### Texte de la page

Ce compte rendu est le premier d'un cycle de
conférences tenues lors du colloque organisé par l'Action française le 27
octobre 2012 pour le soixantième anniversaire de la mort de Charles Maurras...
D'autres suivront, mais on ne trouvera pas toutes les conférences car notre
intention n'est pas de rapporter intégralement le colloque, mais seulement les
interventions que nous avons -tout à fait subjectivement - trouvé les plus
originales. A toutes fins utiles, précisons que, si nous nous efforçons de
rapporter fidèlement ces conférences, toute erreur ou imprécision peut nous
être imputée ; et que par ailleurs nous ne nous interdisons pas certaines
libertés pour rendre plus intelligibles des exposés donnés dans un temps très
limité.
L'orateur énonce la
thèse selon laquelle la politique se résume pour Maurras à une «universelle
analogie», ce qu'il va démontrer. Mallarmé, lui, parlait du «démon de
l'analogie». Les démons, daïmon, au sens grec, sont des esprits qui font le
lien entre les dieux et les mortels et qui inspirent les hommes. L'analogie,
est désignée aussi (pour employer le français) par le terme de correspondance.
Dans la poésie de Baudelaire, c'est ce qui met en contact la Terre et le Ciel.
L'étymologie grecque ana-logos traduit un mouvement d'ascension de la pensée.

######

*Actions demandées*.
(A) Résumez le texte de la page en trois phrases.
(B) Recopiez tels quels les enregistrements, depuis la ligne qui contient "How do you sequence" jusqu'à la fin, sans les images.

### Enregistrements affichés

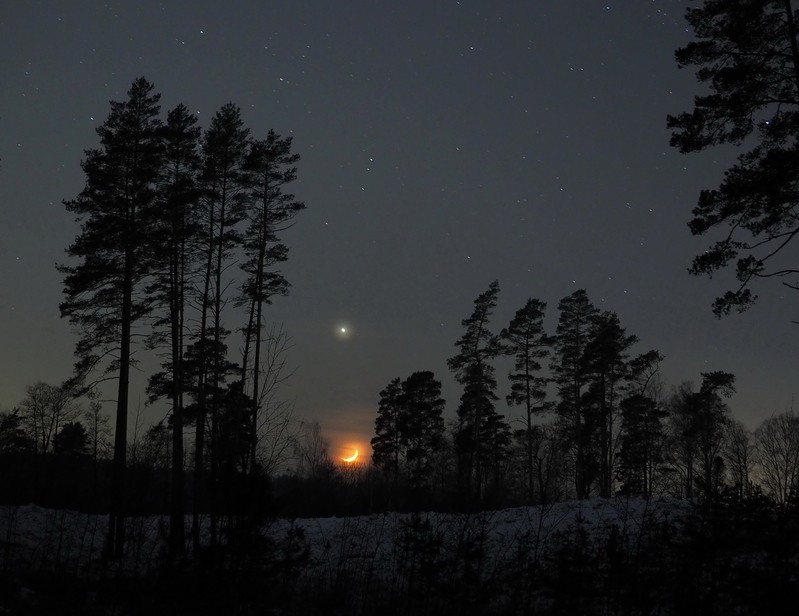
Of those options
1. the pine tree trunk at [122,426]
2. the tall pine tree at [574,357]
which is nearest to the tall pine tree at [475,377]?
the tall pine tree at [574,357]

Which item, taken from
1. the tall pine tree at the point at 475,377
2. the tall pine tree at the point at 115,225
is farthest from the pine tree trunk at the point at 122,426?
the tall pine tree at the point at 475,377

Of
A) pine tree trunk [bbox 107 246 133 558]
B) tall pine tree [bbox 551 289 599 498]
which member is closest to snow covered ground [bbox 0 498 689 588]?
pine tree trunk [bbox 107 246 133 558]

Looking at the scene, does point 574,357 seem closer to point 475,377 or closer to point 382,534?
point 475,377

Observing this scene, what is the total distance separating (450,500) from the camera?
456 inches

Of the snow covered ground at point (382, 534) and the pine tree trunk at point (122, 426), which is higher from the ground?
the pine tree trunk at point (122, 426)

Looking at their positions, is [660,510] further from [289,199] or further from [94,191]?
[94,191]

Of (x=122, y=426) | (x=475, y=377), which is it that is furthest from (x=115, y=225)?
(x=475, y=377)

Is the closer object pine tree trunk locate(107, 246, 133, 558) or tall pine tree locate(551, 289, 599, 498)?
pine tree trunk locate(107, 246, 133, 558)

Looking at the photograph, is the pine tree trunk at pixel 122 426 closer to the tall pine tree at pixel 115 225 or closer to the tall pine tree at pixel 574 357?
the tall pine tree at pixel 115 225

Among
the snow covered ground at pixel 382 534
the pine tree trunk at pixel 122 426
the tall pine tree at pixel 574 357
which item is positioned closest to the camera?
the snow covered ground at pixel 382 534

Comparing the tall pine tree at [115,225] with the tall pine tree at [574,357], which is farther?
the tall pine tree at [574,357]

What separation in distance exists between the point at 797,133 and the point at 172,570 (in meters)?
12.7

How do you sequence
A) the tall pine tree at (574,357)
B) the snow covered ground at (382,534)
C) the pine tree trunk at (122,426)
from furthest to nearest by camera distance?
the tall pine tree at (574,357) → the pine tree trunk at (122,426) → the snow covered ground at (382,534)

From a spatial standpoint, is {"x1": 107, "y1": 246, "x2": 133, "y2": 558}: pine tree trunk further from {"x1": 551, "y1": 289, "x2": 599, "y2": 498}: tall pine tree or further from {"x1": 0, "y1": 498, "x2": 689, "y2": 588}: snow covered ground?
{"x1": 551, "y1": 289, "x2": 599, "y2": 498}: tall pine tree
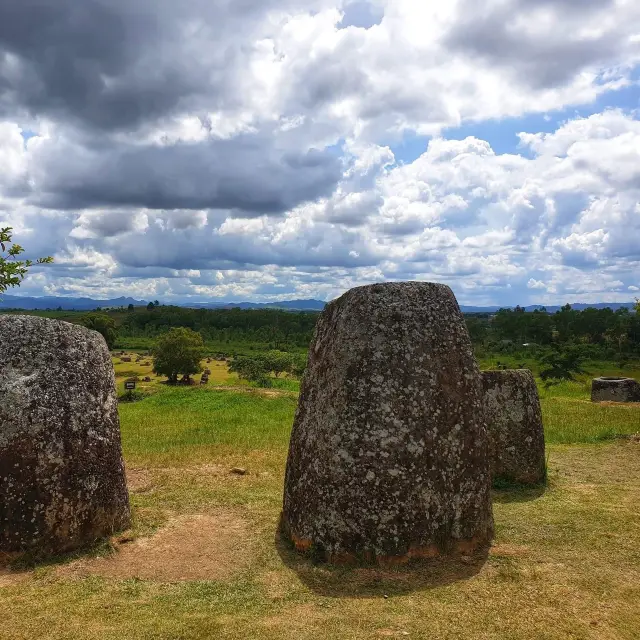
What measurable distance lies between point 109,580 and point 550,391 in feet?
97.0

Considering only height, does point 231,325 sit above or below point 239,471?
below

######

*Réponses par tâche*.
(A) Ce compte rendu est le premier d'une série consacrée au colloque organisé par l'Action française le 27 octobre 2012 pour les soixante ans de la mort de Charles Maurras. Seules les interventions jugées les plus originales y seront rapportées, et les auteurs assument toute erreur ainsi que certaines libertés prises pour rendre les exposés plus clairs. L'orateur soutient que, pour Maurras, la politique se résume à une «universelle analogie», notion que Mallarmé appelait «démon de l'analogie», que l'on nomme aussi correspondance, qui relie la Terre et le Ciel chez Baudelaire et dont l'étymologie grecque traduit une ascension de la pensée.

(B)
How do you sequence
A) the tall pine tree at (574,357)
B) the snow covered ground at (382,534)
C) the pine tree trunk at (122,426)
from furthest to nearest by camera distance?
the tall pine tree at (574,357) → the pine tree trunk at (122,426) → the snow covered ground at (382,534)

From a spatial standpoint, is {"x1": 107, "y1": 246, "x2": 133, "y2": 558}: pine tree trunk further from {"x1": 551, "y1": 289, "x2": 599, "y2": 498}: tall pine tree or further from {"x1": 0, "y1": 498, "x2": 689, "y2": 588}: snow covered ground?
{"x1": 551, "y1": 289, "x2": 599, "y2": 498}: tall pine tree
What measurable distance lies between point 109,580 and point 550,391 in feet?
97.0

Considering only height, does point 231,325 sit above or below point 239,471?
below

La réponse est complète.